* **Exercise**: Beginning with the opening line of the entries, return every line through the one containing "CHARMANDER POKEMON 4", both included, and nothing else. Omit pictures.

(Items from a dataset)
*** Begin section ***

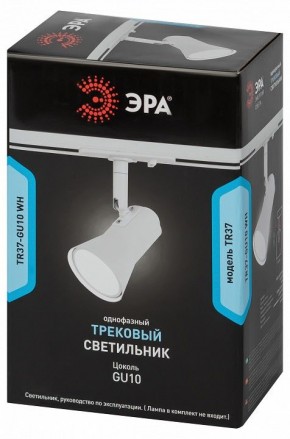 Светильник на штанге Эра  TR37-GU10 WH в Красноуральске - krasnouralsk.ok-mebel.com | фото 5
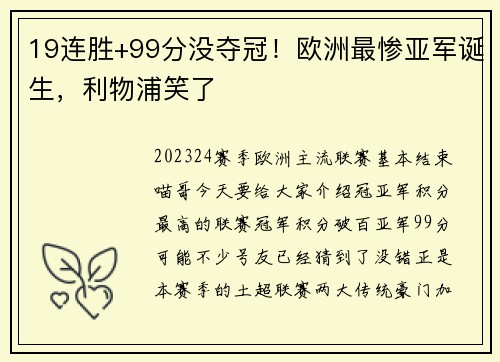 19连胜+99分没夺冠！欧洲最惨亚军诞生，利物浦笑了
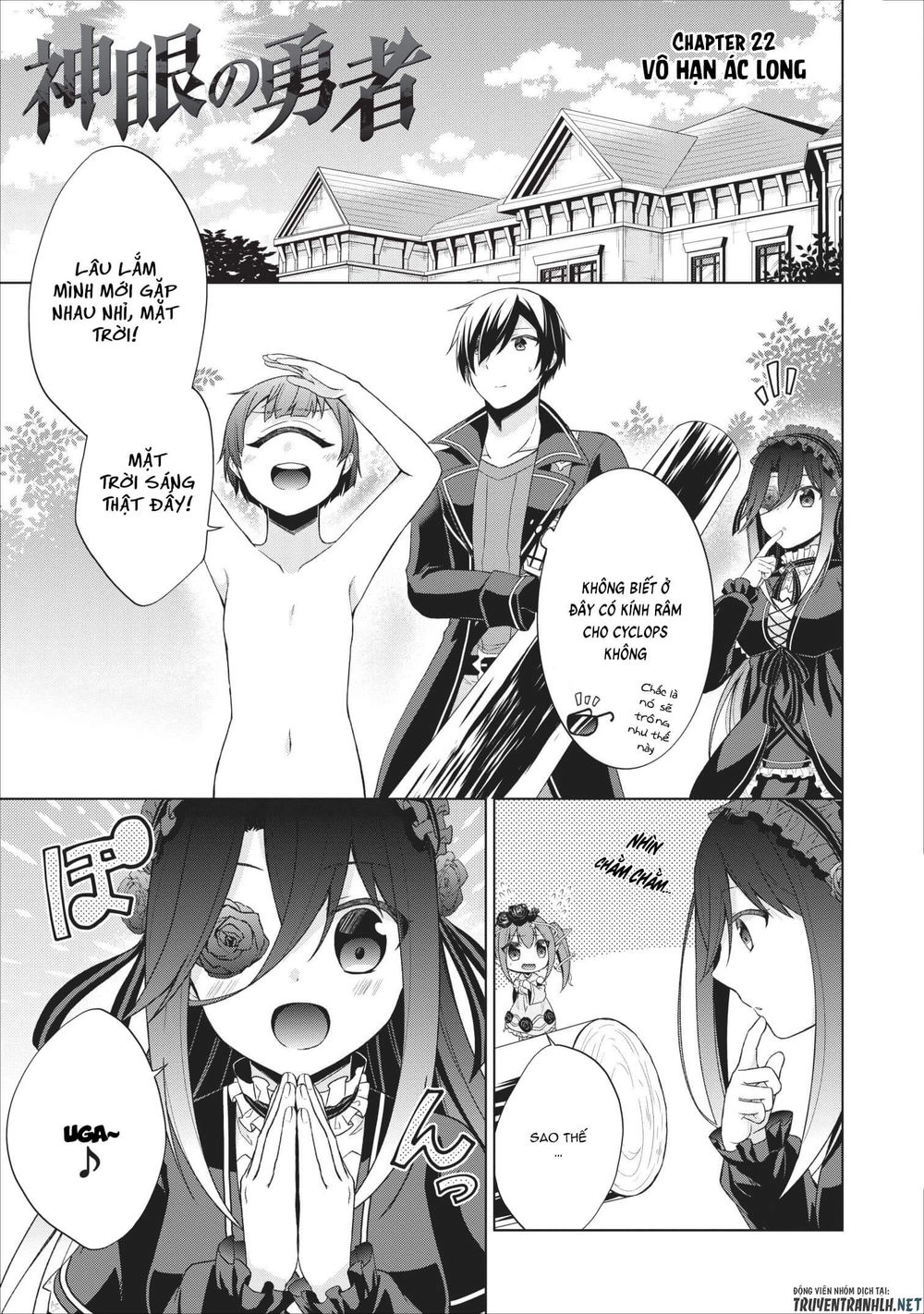 Shingan No Yuusha Chapter 22 - 2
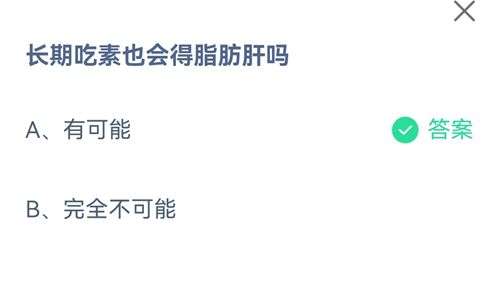 《支付宝》蚂蚁庄园2021年9月2日答案分享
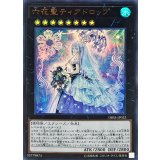 六花聖ティアドロップ【ウルトラ】{DBSS-JP022}《エクシーズ》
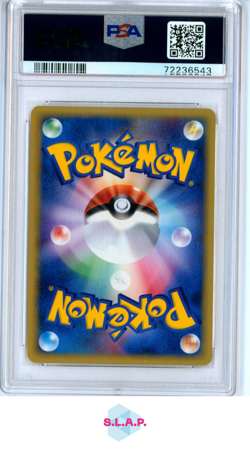 CHARMANDER POKEMON 4 2002 MCDONALD'S HOLO JAPANESE PSA 10 - Image 2
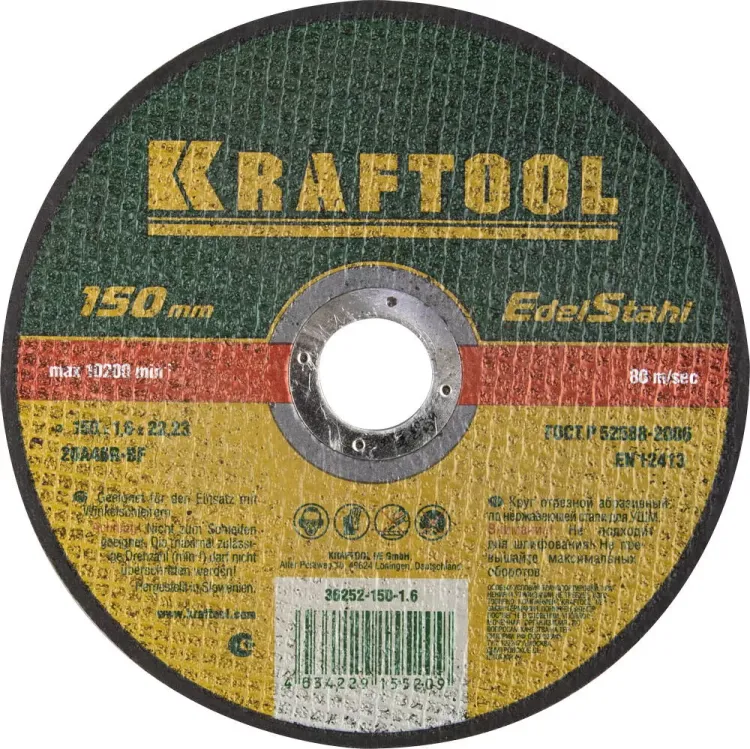 Круги отрезные абразивные по нерж.стали KRAFTOOL 36252-150-1.6 купить в Челябинске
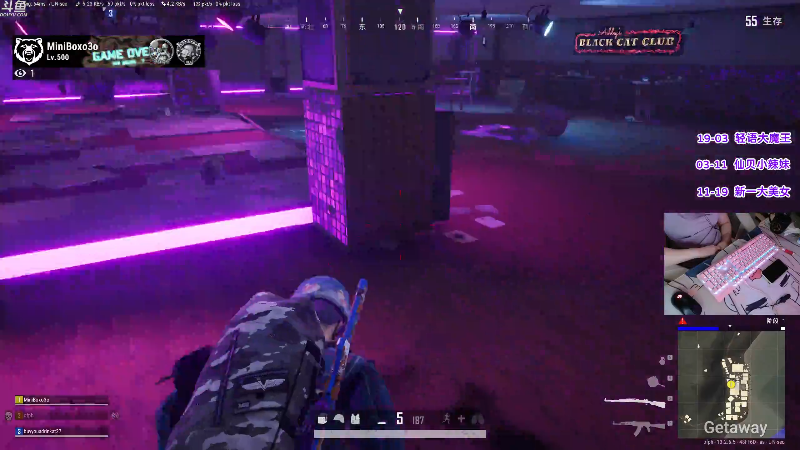 【绝地求生】轻语丶619的精彩时刻 20210919 04点场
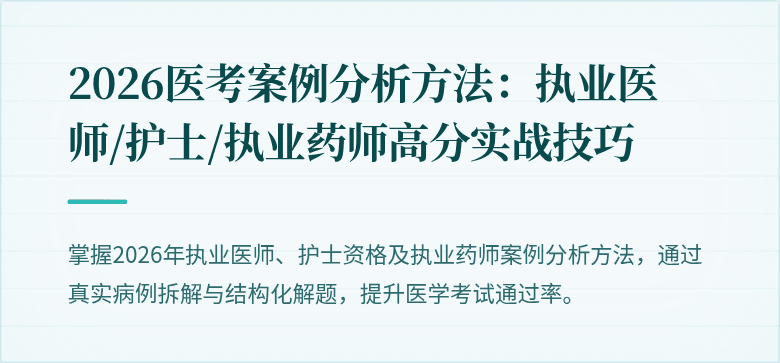 2026医考案例分析方法：执业医师/护士/执业药师高分实战技巧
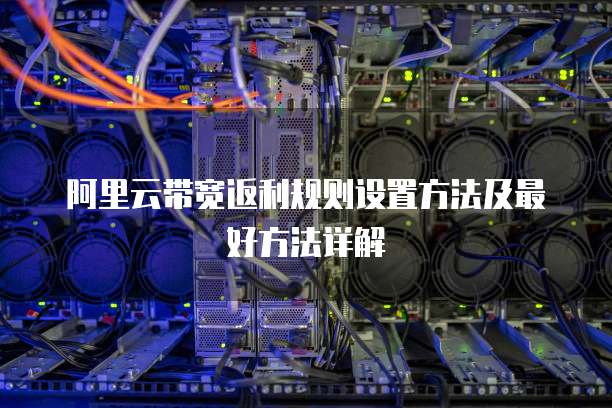 阿里云带宽返利规则设置方法及最好方法详解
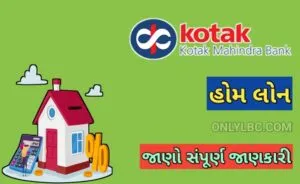 કોટક મહિન્દ્રા બેંક હોમ લોન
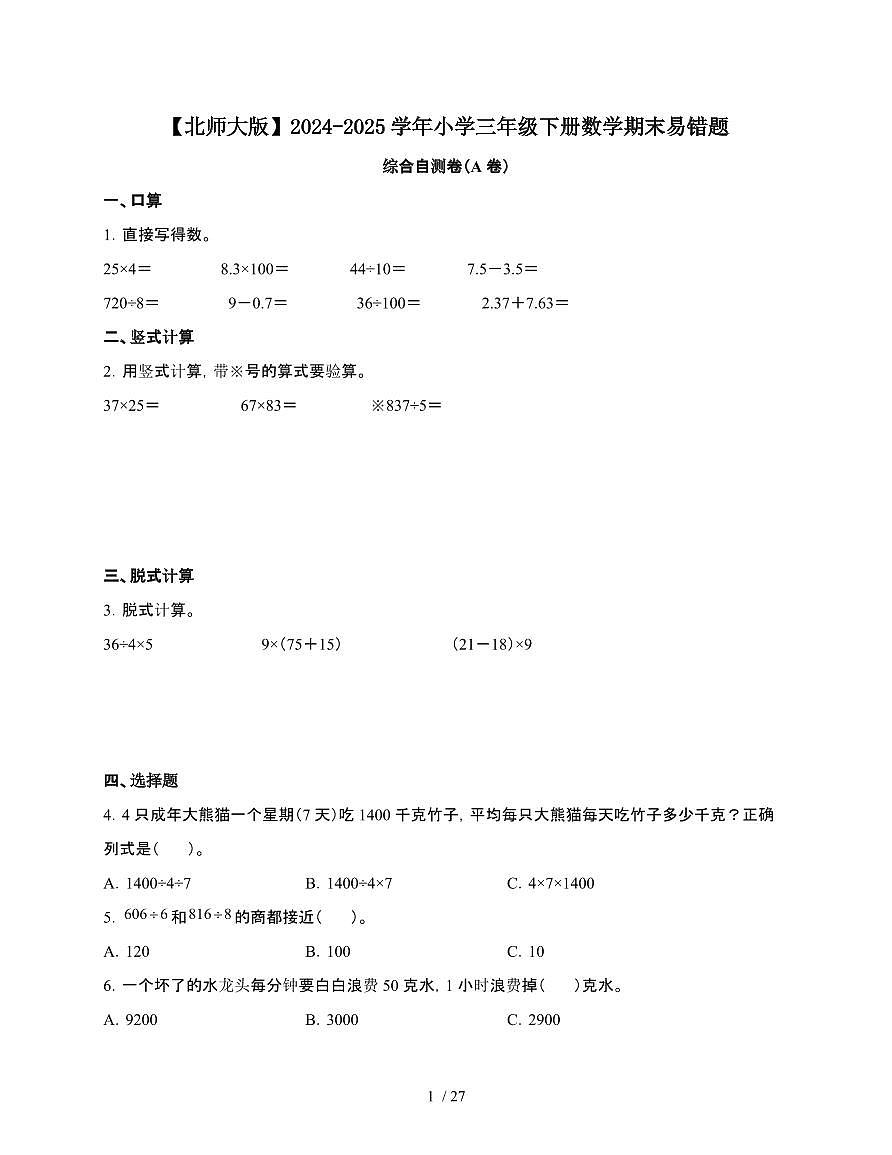 2024-2025学年三年级下学期数学期末易错题综合自测卷合集2套[附答案]第1页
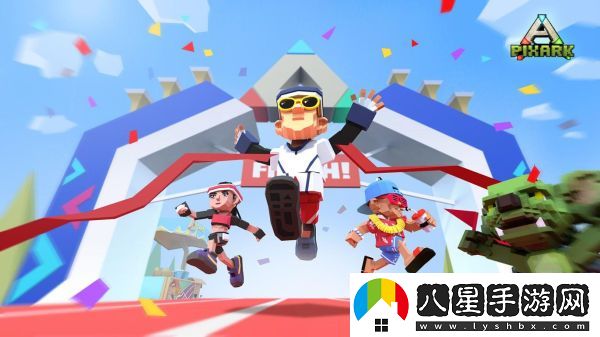方塊方舟激情夏季運動(dòng)節！釋放熱情，挑戰自我，燃燒每一分汗水！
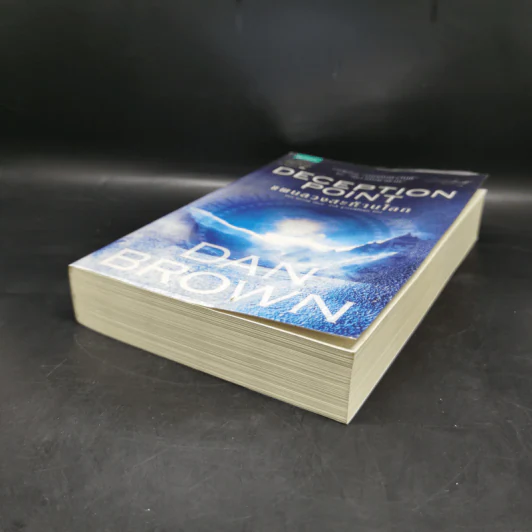 Deception Point แผนลวงสะท้านโลก - แดน บราวน์ รูปที่ 7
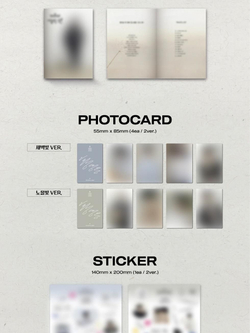 Альбом HWANG YOUNGWOONG - ON YOUR SIDE 1st Album PHOTO BOOK RANDOM Version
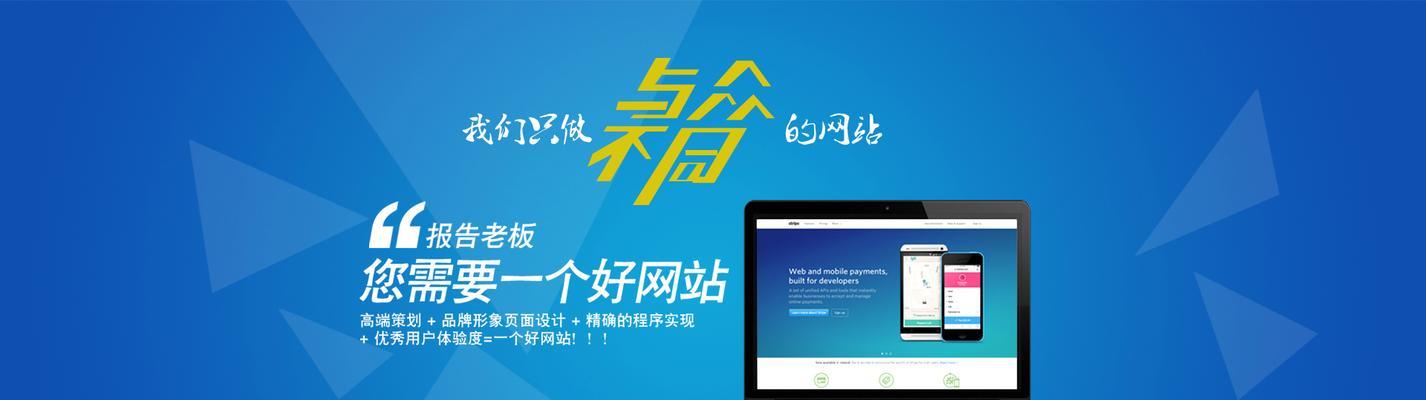 seo优化排名查询工具哪个好？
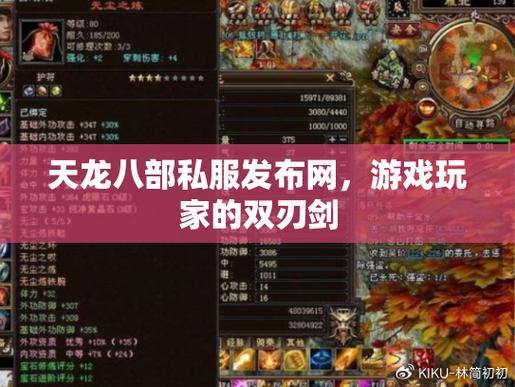 天龙八部sf怎么下载、卡顿及不同玩家玩法全解析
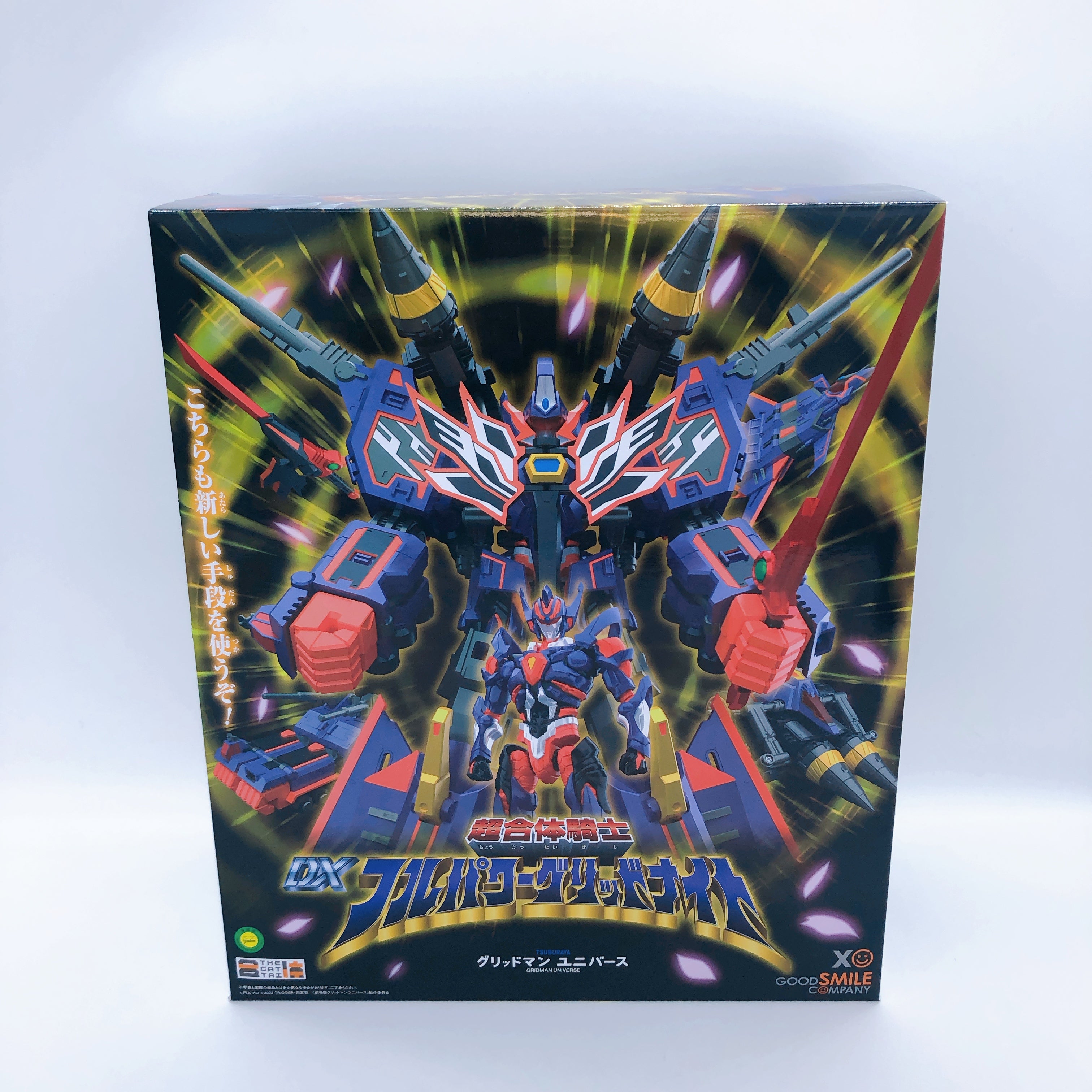 Gridman Universe DX Full Power Grid Knight Action Figure Good Smile Company
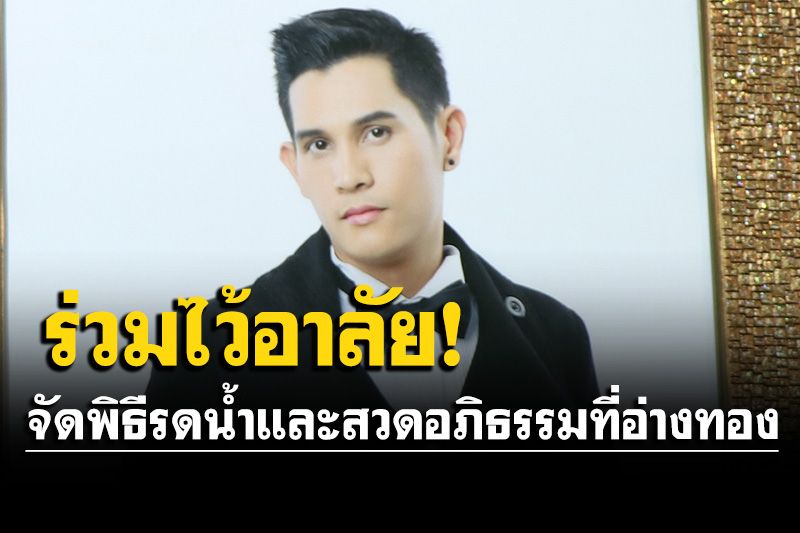 เพื่อนทั้งใน-นอกวงการร่วมไว้อาลัย‘เบส วีร์’  'แต๋ม ชรัส'เผยทำงานหนักพักผ่อนน้อย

*** End section ***

* **Answer below**:
 Светильник на штанге Эра  TR37-GU10 WH в Красноуральске - krasnouralsk.ok-mebel.com | фото 5
 19连胜+99分没夺冠！欧洲最惨亚军诞生，利物浦笑了
 Shingan No Yuusha Chapter 22 - 2
 《支付宝》蚂蚁庄园2021年9月2日答案分享
 六花聖ティアドロップ【ウルトラ】{DBSS-JP022}《エクシーズ》
 CHARMANDER POKEMON 4 2002 MCDONALD'S HOLO JAPANESE PSA 10 - Image 2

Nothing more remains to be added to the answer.